The system consists of two main components: the Management Server (this repository's main binary) and Cluster Agents that run inside managed clusters. The management server hosts the Rancher UI/API, runs controllers over Rancher CRDs, and coordinates operations across all managed clusters.

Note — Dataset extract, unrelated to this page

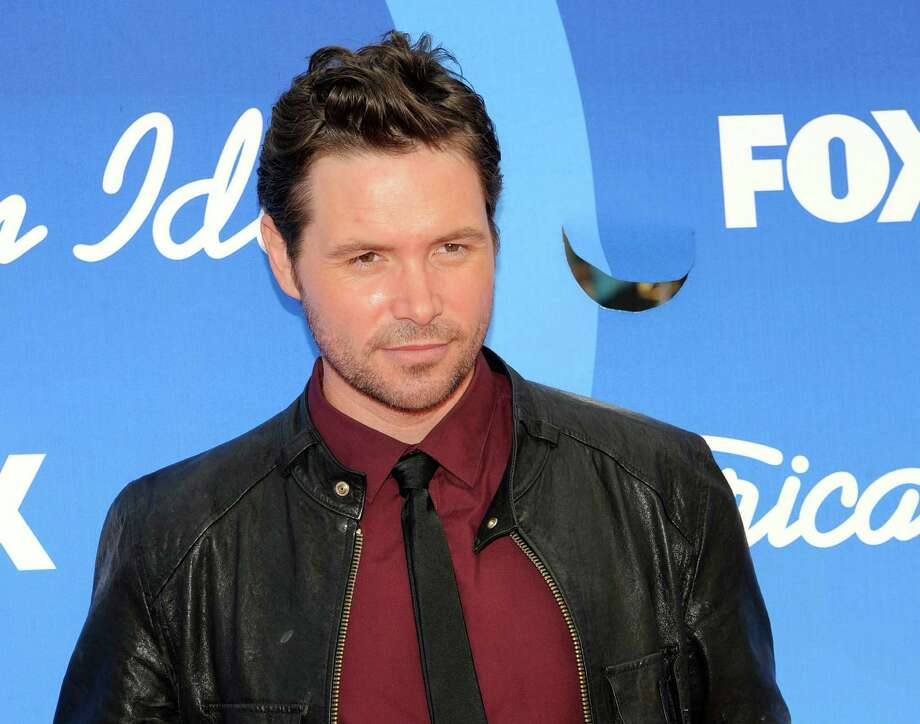 """FILE - In this May 16, 2013, file photo, Michael Johns arrives at the """"American Idol"""" finale at the Nokia Theatre at L.A. Live in Los Angeles. Johns, who appeared in season 7 of the hit Fox singing competition and was voted off in an eighth-round stunner, has died. He was 35. The network and his family released statements Saturday, Aug. 2, 2014, confirming the Australian-born singer's death. The Hollywood Reporter says Johns died Friday. A cause of death wasn't immediately available. (Photo by Chris Pizzello/Invision/AP, File) Photo: Chris Pizzello, Chris Pizzello/Invision/AP / Invision"""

┌─────────────────────────────────────────────────────────────────────────────┐
│ RANCHER MANAGEMENT SERVER │
│ │
│ ┌──────────────────────────────────────────────────────────────────────┐ │
│ │ HTTP Handler Stack │ │
│ │ ┌─────────────┐ ┌─────────────┐ ┌─────────────┐ ┌─────────────┐ │ │
│ │ │ Auth │ │ RBAC │ │ Routing │ │ Steve/ │ │ │
│ │ │ Middleware │──│ Handler │──│ Middleware │──│ Norman API │ │ │
│ │ └─────────────┘ └─────────────┘ └─────────────┘ └─────────────┘ │ │
│ └──────────────────────────────────────────────────────────────────────┘ │
│ │
│ ┌──────────────────────────────────────────────────────────────────────┐ │
│ │ Controllers │ │
│ │ ┌──────────┐ ┌──────────┐ ┌──────────┐ ┌──────────┐ │ │
│ │ │ Auth │ │ Cluster │ │ Project │ │ RBAC │ ... │ │
│ │ │ Ctrl │ │ Ctrl │ │ Ctrl │ │ Ctrl │ │ │
│ │ └──────────┘ └──────────┘ └──────────┘ └──────────┘ │ │
│ └──────────────────────────────────────────────────────────────────────┘ │
│ │
│ ┌──────────────────────────────────────────────────────────────────────┐ │
│ │ Kubernetes API (Local Cluster) │ │
│ │ CRDs + Native Resources │ │
│ └──────────────────────────────────────────────────────────────────────┘ │
└─────────────────────────────────────────────────────────────────────────────┘
▲ ▲
│ Tunnel │ Tunnel
│ (remotedialer) │ (remotedialer)
▼ ▼
┌─────────────────────────┐ ┌─────────────────────────┐
│ DOWNSTREAM CLUSTER A │ │ DOWNSTREAM CLUSTER B │
│ │ │ │
│ ┌───────────────────┐ │ │ ┌───────────────────┐ │
│ │ Cluster Agent │ │ │ │ Cluster Agent │ │
│ └───────────────────┘ │ │ └───────────────────┘ │
│ │ │ │
│ ┌───────────────────┐ │ │ ┌───────────────────┐ │
│ │ K8s API Server │ │ │ │ K8s API Server │ │
│ └───────────────────┘ │ │ └───────────────────┘ │
└─────────────────────────┘ └─────────────────────────┘
The management server maintains persistent connections (tunnels) to each downstream cluster's agent. These tunnels enable the server to proxy Kubernetes API requests and execute operations on behalf of users.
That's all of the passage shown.